Would you go through the records below and copy each line with the string "Apparel"?

(Records contained in a dataset)
........

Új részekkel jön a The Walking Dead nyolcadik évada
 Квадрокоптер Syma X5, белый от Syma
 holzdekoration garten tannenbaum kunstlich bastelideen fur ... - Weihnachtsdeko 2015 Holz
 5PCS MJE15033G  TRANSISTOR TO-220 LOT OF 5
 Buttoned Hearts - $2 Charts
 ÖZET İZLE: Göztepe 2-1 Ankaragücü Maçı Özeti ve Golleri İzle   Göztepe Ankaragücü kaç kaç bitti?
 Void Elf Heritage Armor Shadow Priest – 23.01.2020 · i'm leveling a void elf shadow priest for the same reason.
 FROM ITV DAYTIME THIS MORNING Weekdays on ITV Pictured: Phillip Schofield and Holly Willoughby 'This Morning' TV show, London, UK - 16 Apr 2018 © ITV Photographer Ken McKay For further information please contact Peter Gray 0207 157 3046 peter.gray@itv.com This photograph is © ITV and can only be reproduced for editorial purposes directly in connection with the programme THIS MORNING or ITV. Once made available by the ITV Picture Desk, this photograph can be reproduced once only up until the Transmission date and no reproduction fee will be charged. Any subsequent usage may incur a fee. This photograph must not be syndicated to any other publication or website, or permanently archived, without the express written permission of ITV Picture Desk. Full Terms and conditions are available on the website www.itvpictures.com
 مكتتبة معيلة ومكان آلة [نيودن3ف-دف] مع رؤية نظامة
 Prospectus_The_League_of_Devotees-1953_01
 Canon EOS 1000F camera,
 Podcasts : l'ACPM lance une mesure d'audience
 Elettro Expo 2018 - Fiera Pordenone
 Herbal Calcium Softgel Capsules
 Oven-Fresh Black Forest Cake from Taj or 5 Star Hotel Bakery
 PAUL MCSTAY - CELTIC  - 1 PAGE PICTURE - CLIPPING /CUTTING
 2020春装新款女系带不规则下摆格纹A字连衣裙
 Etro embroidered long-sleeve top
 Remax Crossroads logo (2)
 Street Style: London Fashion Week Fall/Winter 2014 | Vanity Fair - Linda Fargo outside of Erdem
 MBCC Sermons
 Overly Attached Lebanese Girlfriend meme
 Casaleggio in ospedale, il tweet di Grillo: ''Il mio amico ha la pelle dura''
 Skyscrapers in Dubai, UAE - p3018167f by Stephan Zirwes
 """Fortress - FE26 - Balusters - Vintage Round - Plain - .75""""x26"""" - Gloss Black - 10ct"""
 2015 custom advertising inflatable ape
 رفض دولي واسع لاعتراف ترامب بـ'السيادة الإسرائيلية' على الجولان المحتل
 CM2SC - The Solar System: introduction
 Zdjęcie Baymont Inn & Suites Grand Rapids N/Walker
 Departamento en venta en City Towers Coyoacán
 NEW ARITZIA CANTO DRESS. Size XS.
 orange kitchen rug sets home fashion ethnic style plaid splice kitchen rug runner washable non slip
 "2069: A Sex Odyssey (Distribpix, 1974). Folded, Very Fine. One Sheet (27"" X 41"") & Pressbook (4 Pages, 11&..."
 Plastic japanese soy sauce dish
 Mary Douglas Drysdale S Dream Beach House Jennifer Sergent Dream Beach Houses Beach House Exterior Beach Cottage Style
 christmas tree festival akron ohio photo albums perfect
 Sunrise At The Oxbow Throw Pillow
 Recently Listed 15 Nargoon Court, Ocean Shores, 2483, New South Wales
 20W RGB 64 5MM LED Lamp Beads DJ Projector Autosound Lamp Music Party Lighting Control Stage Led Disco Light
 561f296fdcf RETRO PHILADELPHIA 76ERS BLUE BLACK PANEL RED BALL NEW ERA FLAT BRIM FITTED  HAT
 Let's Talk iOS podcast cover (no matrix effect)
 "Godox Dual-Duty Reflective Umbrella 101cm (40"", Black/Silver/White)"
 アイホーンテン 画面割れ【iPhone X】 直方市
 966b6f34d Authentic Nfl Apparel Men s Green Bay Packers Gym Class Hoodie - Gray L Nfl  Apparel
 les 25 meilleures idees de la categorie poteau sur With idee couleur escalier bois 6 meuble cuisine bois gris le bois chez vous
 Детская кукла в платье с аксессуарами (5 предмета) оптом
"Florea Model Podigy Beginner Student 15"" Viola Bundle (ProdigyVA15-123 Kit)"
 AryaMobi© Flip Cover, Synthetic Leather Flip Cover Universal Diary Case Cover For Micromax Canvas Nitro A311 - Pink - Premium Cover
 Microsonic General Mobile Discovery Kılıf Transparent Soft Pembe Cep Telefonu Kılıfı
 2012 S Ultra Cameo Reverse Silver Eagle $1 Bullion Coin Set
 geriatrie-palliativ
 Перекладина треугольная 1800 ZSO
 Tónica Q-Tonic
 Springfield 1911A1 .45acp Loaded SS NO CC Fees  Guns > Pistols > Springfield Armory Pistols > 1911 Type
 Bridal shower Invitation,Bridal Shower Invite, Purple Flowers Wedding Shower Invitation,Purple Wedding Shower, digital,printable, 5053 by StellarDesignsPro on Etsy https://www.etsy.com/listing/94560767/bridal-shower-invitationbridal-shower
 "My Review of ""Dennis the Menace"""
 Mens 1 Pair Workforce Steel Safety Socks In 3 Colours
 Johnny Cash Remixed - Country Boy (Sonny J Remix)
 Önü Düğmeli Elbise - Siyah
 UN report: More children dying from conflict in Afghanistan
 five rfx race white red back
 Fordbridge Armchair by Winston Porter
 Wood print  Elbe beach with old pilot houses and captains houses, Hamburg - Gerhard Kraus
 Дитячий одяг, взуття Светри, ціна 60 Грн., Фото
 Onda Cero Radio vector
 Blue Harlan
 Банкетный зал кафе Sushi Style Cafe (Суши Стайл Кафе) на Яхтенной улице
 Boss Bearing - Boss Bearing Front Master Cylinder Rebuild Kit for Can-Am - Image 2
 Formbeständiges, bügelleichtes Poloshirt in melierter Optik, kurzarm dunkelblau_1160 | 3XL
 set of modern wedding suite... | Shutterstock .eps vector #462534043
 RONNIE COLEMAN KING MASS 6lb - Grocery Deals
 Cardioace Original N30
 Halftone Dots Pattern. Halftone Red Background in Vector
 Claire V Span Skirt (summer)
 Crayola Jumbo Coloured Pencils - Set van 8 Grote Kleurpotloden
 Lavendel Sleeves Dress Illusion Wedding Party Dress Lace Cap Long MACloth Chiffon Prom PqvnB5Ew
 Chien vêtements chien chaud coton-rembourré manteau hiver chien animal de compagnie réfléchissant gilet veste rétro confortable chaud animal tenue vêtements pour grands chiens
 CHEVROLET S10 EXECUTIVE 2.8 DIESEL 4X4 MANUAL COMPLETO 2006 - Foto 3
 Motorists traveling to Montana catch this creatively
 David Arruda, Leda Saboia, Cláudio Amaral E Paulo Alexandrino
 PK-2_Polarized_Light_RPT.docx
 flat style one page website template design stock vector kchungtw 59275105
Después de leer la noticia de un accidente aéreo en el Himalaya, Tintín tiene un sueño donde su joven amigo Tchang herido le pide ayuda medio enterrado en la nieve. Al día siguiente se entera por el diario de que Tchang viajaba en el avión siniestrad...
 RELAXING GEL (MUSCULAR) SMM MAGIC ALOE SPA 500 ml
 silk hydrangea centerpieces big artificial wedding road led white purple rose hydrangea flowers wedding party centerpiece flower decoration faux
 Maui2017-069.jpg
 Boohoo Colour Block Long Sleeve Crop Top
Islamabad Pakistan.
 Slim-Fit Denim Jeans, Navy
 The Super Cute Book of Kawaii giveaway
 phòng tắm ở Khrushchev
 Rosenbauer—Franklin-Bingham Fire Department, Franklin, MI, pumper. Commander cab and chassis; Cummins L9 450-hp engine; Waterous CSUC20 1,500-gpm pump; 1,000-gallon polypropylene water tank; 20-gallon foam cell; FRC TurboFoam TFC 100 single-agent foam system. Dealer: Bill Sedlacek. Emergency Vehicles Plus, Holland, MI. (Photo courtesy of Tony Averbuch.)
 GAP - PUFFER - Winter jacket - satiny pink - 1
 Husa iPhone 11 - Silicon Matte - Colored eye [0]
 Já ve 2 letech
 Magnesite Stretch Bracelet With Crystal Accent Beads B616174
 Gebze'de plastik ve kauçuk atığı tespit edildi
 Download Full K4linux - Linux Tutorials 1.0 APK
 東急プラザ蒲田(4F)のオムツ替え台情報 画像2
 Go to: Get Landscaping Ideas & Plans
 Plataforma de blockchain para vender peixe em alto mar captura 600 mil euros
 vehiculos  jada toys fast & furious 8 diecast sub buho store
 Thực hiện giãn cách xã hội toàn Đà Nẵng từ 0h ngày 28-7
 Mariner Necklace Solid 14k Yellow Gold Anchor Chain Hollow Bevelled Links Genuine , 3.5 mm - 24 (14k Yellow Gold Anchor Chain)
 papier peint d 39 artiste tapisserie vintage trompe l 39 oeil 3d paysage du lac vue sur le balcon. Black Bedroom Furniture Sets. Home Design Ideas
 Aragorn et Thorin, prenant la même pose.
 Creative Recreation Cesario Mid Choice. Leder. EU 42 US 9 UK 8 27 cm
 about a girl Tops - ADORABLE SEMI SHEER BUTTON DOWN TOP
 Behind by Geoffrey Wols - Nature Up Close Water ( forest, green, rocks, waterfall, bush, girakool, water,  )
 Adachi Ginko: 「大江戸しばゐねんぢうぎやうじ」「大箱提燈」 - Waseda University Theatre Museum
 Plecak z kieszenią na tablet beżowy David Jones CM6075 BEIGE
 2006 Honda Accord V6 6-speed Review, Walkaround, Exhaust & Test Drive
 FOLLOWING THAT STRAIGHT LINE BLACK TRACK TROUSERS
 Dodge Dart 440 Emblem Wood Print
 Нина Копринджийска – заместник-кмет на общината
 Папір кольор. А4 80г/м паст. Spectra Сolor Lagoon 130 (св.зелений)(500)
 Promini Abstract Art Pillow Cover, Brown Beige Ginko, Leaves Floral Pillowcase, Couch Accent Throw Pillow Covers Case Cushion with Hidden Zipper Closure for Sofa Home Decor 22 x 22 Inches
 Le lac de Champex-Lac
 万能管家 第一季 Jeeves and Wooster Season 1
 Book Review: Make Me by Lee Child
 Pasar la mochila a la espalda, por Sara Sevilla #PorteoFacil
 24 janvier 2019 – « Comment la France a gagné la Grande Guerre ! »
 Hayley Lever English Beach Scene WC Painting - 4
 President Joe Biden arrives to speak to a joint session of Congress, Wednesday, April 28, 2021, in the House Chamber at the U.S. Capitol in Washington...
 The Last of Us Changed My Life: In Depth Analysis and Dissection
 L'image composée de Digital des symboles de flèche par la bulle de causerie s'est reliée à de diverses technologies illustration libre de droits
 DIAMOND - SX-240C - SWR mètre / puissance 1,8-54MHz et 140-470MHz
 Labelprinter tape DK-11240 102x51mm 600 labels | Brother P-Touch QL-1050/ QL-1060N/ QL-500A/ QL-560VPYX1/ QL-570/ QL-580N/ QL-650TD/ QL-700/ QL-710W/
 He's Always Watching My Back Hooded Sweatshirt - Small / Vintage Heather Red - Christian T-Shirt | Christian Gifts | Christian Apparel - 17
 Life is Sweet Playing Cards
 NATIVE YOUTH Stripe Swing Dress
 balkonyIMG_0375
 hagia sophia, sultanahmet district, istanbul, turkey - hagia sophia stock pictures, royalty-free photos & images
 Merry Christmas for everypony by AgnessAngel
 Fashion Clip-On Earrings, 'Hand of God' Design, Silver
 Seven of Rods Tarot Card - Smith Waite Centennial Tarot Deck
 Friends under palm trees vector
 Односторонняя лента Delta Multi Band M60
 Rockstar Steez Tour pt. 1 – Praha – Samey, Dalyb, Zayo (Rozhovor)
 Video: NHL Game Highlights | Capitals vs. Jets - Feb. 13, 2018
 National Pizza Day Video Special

........

ANSWER SECTION:
 966b6f34d Authentic Nfl Apparel Men s Green Bay Packers Gym Class Hoodie - Gray L Nfl  Apparel
 He's Always Watching My Back Hooded Sweatshirt - Small / Vintage Heather Red - Christian T-Shirt | Christian Gifts | Christian Apparel - 17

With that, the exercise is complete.